In both artist and art, a quiet determination

It is difficult to think of an artist who conveyed the quiet steadiness of rapt concentration with more understanding than the French painter Jean-Baptiste-Siméon Chardin (1699-1779). He did so, quite often, in paintings showing a child at a table learning or playing. Sometimes a mother or a governess is depicted with the child. In this painting, though, the "schoolmistress" seems herself scarcely into adulthood. Perhaps she is the child's older sister.

The painting is thought to be a companion to a painting of a boy engrossed in building a house of cards. This boy is almost certainly the son of Chardin's friend, Jean-Jacques Lenoir. The "school- mistress," then, and her chubby, uncomprehending pupil, could also be Lenoir children. This would mean that, apart from being a "genre" study of modern life - a kind of typical domestic scene with possibly moral or social undertones - it is also a portrait.

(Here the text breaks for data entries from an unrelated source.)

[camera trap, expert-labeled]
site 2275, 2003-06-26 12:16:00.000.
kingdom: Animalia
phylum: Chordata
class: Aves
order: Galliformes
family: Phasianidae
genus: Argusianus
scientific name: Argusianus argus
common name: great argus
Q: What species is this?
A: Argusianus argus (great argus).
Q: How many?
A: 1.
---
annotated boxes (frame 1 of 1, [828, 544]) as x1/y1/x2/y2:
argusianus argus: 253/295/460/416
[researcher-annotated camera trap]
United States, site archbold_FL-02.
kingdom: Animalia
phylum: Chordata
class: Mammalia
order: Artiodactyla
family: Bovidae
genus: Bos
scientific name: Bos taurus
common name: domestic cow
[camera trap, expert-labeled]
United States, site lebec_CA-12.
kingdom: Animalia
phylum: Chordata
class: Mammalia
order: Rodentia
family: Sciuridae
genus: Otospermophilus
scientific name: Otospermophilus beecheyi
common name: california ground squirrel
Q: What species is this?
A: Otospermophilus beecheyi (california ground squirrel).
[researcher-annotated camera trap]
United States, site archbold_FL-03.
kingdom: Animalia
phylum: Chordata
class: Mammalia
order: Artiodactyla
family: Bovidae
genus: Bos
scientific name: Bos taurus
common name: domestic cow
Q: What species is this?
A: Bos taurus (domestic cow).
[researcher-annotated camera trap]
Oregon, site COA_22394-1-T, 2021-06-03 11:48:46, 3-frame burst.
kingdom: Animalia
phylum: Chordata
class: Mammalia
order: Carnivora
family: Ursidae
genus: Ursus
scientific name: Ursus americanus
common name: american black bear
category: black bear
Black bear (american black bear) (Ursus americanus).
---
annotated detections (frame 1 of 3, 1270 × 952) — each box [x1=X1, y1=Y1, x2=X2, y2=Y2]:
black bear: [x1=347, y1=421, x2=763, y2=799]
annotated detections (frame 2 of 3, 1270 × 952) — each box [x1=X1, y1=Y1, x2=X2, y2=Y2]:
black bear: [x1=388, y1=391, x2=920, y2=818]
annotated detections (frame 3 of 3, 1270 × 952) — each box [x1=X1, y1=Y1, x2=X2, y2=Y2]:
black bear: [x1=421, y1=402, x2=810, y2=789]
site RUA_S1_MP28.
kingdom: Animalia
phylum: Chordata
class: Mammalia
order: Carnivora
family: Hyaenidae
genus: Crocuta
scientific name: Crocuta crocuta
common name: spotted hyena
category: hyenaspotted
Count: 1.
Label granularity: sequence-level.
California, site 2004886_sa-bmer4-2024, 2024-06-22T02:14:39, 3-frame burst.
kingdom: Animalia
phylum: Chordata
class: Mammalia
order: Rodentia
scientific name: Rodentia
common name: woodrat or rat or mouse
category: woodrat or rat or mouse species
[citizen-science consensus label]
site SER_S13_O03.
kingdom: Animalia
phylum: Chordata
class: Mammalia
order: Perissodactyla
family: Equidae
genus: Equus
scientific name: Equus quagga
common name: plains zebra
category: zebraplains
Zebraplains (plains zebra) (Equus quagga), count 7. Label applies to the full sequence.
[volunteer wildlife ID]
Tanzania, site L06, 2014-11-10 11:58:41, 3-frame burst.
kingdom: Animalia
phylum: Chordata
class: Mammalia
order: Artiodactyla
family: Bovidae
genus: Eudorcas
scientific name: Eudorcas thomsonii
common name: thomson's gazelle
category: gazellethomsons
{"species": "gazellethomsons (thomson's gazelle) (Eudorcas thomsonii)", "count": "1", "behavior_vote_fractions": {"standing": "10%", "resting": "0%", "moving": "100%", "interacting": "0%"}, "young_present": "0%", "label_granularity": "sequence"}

Chardin was surely inspired by 17th-century Dutch paintings of such genre subjects. He is likely to have known, in Parisian collections of the time, more than one Dutch painting of a woman teaching a child to read. But he brought his own sensibility, and his own strong touch, freshly to bear on the theme. It is tempting to believe that Chardin found the slowness of the toddler and the serious patience of the "teacher" as she waits for the child to learn, particularly appealing because of his own dogged and time-consuming determination as a painter. He was the least facile of painters. More than one contemporary recorded that he took a very long time to make his paintings, and that he only worked on one at a time.

Still life - the painting of stationary objects - was his particular forte; and still life painting need not involve quick flights of imagination or airy gestures of the brush. It allows for gradual, pondering realization. Chardin's still lifes have weight. They betray no indecision. His art - and, also, in this case its subject - is a study in rapt concentration.